Transcribe verbatim the stretch of the records below, from the line containing "Starting at furthest" through the line containing "Does this photograph", including both of those lines.

▶ ENTRIES:
━━━━━━━━━━━━━━━━━━━━

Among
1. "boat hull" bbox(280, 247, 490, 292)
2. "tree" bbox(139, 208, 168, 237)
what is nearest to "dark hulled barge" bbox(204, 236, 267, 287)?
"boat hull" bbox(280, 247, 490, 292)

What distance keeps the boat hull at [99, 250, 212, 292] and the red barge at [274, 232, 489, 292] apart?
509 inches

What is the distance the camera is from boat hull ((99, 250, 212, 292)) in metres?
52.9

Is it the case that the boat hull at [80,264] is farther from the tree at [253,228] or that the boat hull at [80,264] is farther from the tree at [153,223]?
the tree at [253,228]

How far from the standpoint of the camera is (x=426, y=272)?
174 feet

━━━━━━━━━━━━━━━━━━━━

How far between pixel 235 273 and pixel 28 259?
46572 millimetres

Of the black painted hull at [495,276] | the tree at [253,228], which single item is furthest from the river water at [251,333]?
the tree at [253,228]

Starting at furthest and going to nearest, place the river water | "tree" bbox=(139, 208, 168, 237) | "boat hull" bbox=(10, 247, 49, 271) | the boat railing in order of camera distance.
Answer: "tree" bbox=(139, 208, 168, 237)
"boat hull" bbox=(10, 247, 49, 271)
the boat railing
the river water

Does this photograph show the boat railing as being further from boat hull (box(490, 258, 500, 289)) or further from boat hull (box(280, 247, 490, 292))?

━━━━━━━━━━━━━━━━━━━━

▶ EXERCISE SOLUTION:
Starting at furthest and going to nearest, place the river water | "tree" bbox=(139, 208, 168, 237) | "boat hull" bbox=(10, 247, 49, 271) | the boat railing in order of camera distance.
Answer: "tree" bbox=(139, 208, 168, 237)
"boat hull" bbox=(10, 247, 49, 271)
the boat railing
the river water

Does this photograph show the boat railing as being further from boat hull (box(490, 258, 500, 289)) or further from boat hull (box(280, 247, 490, 292))?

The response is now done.